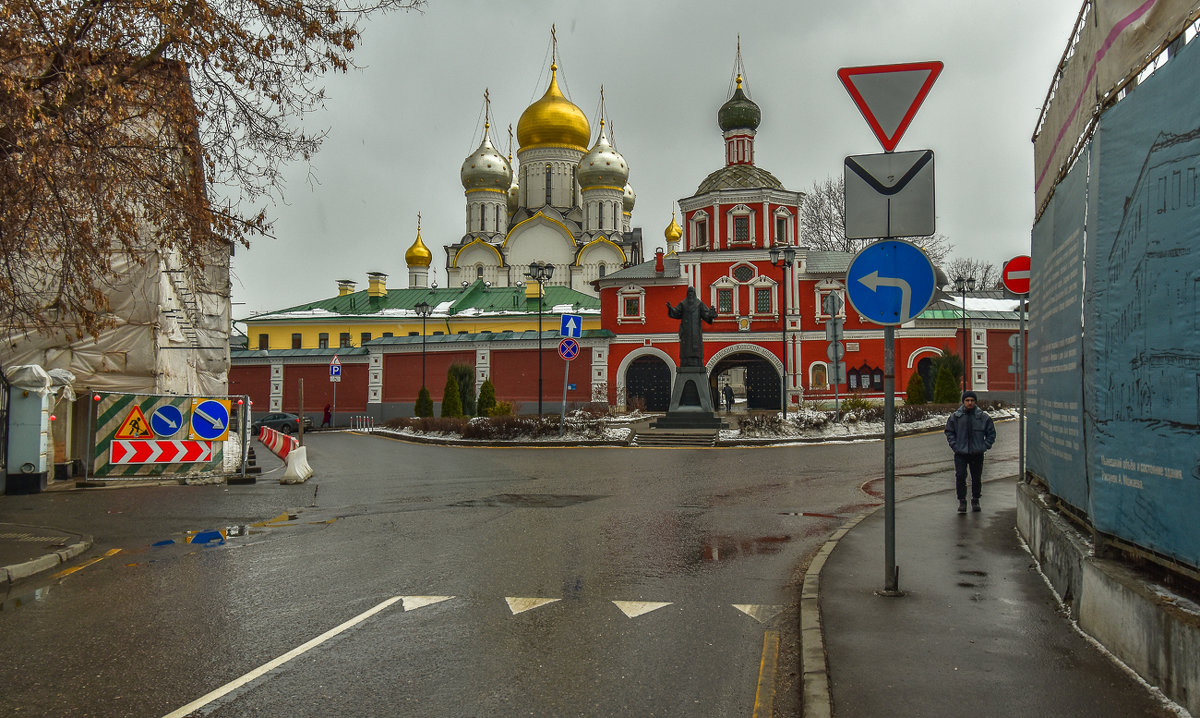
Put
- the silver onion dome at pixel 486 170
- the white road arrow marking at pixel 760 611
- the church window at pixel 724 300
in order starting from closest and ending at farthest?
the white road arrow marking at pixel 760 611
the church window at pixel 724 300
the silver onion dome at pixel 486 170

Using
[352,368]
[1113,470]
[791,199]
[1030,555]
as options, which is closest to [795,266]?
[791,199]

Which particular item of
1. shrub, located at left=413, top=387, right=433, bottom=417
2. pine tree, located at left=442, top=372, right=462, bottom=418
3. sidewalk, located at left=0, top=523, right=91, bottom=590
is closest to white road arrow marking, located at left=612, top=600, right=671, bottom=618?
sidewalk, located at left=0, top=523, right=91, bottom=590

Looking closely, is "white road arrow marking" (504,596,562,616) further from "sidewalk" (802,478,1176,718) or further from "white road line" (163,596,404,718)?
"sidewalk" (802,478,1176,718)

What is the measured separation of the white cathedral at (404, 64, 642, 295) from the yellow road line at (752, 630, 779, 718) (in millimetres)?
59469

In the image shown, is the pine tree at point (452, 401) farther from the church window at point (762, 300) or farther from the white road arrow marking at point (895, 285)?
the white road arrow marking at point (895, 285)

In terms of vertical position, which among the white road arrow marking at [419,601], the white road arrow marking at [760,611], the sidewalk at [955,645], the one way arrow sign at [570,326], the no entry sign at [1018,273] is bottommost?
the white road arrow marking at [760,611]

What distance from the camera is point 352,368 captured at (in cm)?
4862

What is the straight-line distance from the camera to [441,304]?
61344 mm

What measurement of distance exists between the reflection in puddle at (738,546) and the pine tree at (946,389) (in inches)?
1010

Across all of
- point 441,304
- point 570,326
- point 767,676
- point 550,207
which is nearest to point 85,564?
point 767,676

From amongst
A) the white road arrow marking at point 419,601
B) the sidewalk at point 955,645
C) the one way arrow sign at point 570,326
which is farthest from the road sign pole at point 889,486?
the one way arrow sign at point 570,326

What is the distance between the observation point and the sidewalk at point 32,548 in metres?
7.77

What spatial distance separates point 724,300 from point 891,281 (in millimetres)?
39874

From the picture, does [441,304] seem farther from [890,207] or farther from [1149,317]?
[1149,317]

※ ※ ※

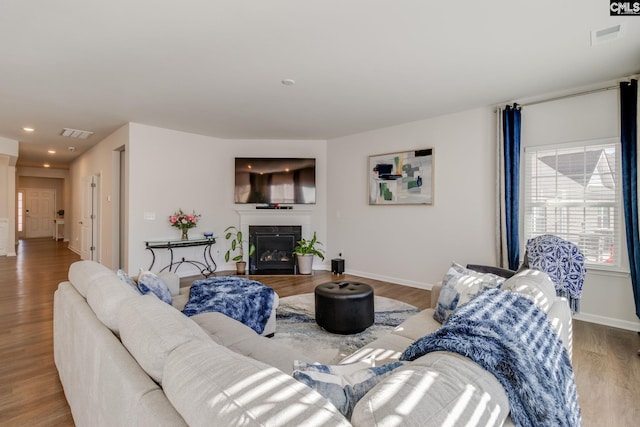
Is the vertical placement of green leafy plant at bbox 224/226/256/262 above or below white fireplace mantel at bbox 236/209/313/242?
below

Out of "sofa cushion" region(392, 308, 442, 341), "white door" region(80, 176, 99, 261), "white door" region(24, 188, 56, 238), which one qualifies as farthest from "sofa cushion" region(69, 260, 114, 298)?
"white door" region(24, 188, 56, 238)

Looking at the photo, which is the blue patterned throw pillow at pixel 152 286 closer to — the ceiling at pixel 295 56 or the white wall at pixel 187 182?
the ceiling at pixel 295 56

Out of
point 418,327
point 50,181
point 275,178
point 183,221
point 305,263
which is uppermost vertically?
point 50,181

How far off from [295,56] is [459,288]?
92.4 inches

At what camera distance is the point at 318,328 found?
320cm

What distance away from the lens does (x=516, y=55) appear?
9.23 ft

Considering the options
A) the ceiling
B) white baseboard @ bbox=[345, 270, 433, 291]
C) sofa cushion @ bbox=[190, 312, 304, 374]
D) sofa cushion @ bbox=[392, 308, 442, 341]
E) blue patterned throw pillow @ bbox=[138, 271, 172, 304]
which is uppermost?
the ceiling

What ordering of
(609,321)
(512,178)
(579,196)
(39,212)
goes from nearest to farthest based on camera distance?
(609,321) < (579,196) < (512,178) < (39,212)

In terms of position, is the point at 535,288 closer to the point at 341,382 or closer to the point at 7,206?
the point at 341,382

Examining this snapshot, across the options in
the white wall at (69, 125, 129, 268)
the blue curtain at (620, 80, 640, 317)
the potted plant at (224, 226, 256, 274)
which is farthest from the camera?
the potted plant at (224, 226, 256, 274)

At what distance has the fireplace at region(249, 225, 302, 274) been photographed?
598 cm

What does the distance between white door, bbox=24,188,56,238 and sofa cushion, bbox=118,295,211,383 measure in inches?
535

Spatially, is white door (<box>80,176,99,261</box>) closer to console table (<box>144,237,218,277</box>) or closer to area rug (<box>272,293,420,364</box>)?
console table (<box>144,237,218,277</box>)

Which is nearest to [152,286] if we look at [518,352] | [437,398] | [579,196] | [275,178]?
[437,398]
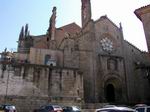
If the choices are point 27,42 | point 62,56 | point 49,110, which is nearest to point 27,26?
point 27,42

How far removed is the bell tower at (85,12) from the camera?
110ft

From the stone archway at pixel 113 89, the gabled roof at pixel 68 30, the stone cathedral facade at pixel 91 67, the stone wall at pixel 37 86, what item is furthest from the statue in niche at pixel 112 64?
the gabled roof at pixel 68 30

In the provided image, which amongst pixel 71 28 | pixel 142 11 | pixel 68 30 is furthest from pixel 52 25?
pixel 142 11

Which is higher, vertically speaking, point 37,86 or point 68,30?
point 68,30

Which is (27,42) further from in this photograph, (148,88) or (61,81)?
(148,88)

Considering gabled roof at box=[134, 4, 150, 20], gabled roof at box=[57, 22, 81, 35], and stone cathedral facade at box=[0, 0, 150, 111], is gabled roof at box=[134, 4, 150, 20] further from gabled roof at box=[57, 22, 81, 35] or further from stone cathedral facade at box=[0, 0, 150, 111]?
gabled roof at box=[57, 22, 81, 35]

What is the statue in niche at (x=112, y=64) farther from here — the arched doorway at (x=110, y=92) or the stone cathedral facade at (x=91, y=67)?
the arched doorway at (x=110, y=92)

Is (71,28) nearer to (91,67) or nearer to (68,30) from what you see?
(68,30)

※ ※ ※

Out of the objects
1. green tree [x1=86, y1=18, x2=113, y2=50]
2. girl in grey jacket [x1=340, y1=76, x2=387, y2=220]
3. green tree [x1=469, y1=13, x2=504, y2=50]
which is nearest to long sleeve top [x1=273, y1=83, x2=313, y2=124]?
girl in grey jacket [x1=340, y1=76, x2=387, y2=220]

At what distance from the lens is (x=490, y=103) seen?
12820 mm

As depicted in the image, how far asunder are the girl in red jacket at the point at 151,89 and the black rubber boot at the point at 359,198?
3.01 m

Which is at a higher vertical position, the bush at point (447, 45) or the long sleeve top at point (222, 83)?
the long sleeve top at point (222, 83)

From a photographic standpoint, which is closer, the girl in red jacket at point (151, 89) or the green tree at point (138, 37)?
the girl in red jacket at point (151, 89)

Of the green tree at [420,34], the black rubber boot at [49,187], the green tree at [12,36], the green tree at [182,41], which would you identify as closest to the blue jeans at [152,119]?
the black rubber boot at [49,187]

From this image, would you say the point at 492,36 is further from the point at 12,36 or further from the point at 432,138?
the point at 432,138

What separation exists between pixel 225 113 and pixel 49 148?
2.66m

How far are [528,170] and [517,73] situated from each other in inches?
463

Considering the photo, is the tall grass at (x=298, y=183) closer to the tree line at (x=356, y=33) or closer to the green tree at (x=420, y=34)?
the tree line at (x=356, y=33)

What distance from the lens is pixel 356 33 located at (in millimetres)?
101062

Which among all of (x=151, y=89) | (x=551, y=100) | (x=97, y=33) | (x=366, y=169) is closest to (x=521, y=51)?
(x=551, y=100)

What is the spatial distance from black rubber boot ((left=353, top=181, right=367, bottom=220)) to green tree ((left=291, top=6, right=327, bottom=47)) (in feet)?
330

※ ※ ※

Your instructions:
Find each line in the listing above that contains the word "item" and copy those lines.

Answer to this problem:
Which particular item of
From the stone archway at pixel 113 89, the gabled roof at pixel 68 30, the stone cathedral facade at pixel 91 67, the stone wall at pixel 37 86, what item is furthest from the statue in niche at pixel 112 64?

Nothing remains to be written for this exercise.